2013: A Brief update

Certain posts consistently have a lot of page views. This includes 2010: a brief update.  I don't agree with my 2010-self in many ways. Here is another update.

Update 2013

Testing:
The diagnosis of Lyme disease remains clinical.  The primary test for Lyme disease is the Western Blot, (WB).   An ELISA may be ordered (as a separate test) as long as it is not “reflexed” to a Western Blot.  The C6 peptide ELISA is always ordered, but not interpreted according to Immunetics criteria.   Western Blots are generally sent to one of several reference laboratories. I currently prefer Stony Brook because they take insurance and their assay includes many additional bands. Frequently, WBs are sent to two reference labs.
I do not order a lot of immunological tests like C4a because I have not found these tests to be clinically useful.
A typical coinfection panel includes serology for: Ehrlichia, Anaplasma, Bartonella, Babesia microti, Babesia duncani (still frequently called WA1). I may include Rocky Mountain Spotted Fever as well as a few others.  Positive results are very helpful but negative results are neutral and do not exclude the presence of disease. A thin stained blood smear should be considered in the workup because Bartonella-like and Babesia-like organisms may be seen. More advanced microscopic tests may be performed but are not standard.  Immuno-florescent microscopy. e.g. FISH) may be helpful in some cases.  Blood cultures may be very useful.  The test is costly and positive result requires a PCR for confirmation.  PCR testing may be done with cord blood to exclude placental transmission to a new born baby.  PCR should be used with non-blood body fluids such as joint and spinal fluids. Antibodies should also be measured, i.e. WB, C6 peptide.
Antimicrobials:
 
For the treatment of resistant Babesia, Coartem should be used rather than Larium as the next step. I generally avoid quinolones such as Levaquin and Factive because of tendon toxicity. Bartonella species may become rapidly resistant to quinolones: Biaxin/doxycycline/Bactrim/Cleocin in combination with Rifampin is a better approach. Rifampin should never be used alone because of the rapid onset of resistance. I left Zithromax off the list, which I still frequently prescribe, because it may have greater cardio-toxicity.

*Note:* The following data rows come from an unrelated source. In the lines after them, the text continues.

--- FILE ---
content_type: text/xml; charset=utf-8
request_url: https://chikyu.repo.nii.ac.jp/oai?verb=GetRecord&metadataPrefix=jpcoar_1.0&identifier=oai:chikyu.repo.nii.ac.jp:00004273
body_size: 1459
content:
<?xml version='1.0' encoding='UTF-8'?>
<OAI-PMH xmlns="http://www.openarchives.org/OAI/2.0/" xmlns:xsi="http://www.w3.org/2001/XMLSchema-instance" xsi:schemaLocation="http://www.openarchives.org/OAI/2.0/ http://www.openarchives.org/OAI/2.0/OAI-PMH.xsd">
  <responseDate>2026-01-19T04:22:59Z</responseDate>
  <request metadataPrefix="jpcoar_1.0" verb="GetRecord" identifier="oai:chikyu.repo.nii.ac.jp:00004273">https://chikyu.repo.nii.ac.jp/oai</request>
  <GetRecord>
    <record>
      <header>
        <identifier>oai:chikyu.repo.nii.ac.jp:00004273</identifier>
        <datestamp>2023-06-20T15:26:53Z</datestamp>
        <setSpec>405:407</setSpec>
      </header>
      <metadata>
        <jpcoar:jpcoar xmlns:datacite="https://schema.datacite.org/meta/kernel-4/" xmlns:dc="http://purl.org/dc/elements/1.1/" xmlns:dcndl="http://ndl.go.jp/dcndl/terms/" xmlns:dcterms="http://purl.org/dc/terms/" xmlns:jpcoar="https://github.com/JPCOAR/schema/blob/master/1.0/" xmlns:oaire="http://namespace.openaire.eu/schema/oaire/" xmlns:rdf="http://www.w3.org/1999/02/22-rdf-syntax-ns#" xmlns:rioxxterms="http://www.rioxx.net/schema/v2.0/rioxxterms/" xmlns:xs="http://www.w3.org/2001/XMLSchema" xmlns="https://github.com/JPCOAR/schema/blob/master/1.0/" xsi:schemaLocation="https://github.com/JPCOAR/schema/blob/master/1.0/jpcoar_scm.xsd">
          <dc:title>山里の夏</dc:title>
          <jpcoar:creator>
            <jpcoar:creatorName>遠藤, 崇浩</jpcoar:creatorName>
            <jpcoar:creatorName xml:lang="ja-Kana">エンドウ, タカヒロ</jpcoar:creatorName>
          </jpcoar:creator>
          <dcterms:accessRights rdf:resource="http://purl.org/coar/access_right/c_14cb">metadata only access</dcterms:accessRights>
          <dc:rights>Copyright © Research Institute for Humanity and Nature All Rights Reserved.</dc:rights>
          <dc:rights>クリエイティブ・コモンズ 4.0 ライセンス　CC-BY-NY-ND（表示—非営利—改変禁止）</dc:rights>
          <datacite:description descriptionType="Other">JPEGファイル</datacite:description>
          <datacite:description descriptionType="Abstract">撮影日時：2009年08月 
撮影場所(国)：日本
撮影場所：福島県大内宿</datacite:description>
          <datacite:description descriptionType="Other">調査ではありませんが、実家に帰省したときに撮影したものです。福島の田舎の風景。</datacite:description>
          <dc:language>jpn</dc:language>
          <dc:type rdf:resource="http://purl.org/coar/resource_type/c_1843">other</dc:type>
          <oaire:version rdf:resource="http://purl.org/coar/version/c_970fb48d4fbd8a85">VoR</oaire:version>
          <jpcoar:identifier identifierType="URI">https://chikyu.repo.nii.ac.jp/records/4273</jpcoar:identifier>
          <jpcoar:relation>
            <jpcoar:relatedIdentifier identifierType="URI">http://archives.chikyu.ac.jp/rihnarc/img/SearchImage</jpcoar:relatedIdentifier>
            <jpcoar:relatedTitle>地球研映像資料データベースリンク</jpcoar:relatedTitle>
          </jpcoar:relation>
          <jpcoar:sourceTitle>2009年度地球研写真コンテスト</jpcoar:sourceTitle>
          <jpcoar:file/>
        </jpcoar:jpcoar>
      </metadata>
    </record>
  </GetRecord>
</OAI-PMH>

A wide spectrum of intravenous antibiotics may be used.  Rocephin and Flagyl remain very important.

Biofilms formation is an effective strategy for long term survival of microbes. 
This segues into hyperbaric oxygen therapy which disperse biofilms. I have written about its effectiveness and usefulness elsewhere.  I try to incorporate Hyperbaric oxygen therapy, HBOT, when feasible, especially in tough cases.
 
IVIG may be incredibly helpful but is usually only be approved for certain types of neuropathy.  A skin biopsy sent to Therapath, looking for small fiber neuropathy is now an important part of my practice.
An evaluation of immunoglobulins, including IgG subclasses has become part of the typical workup. Deficiencies are very common.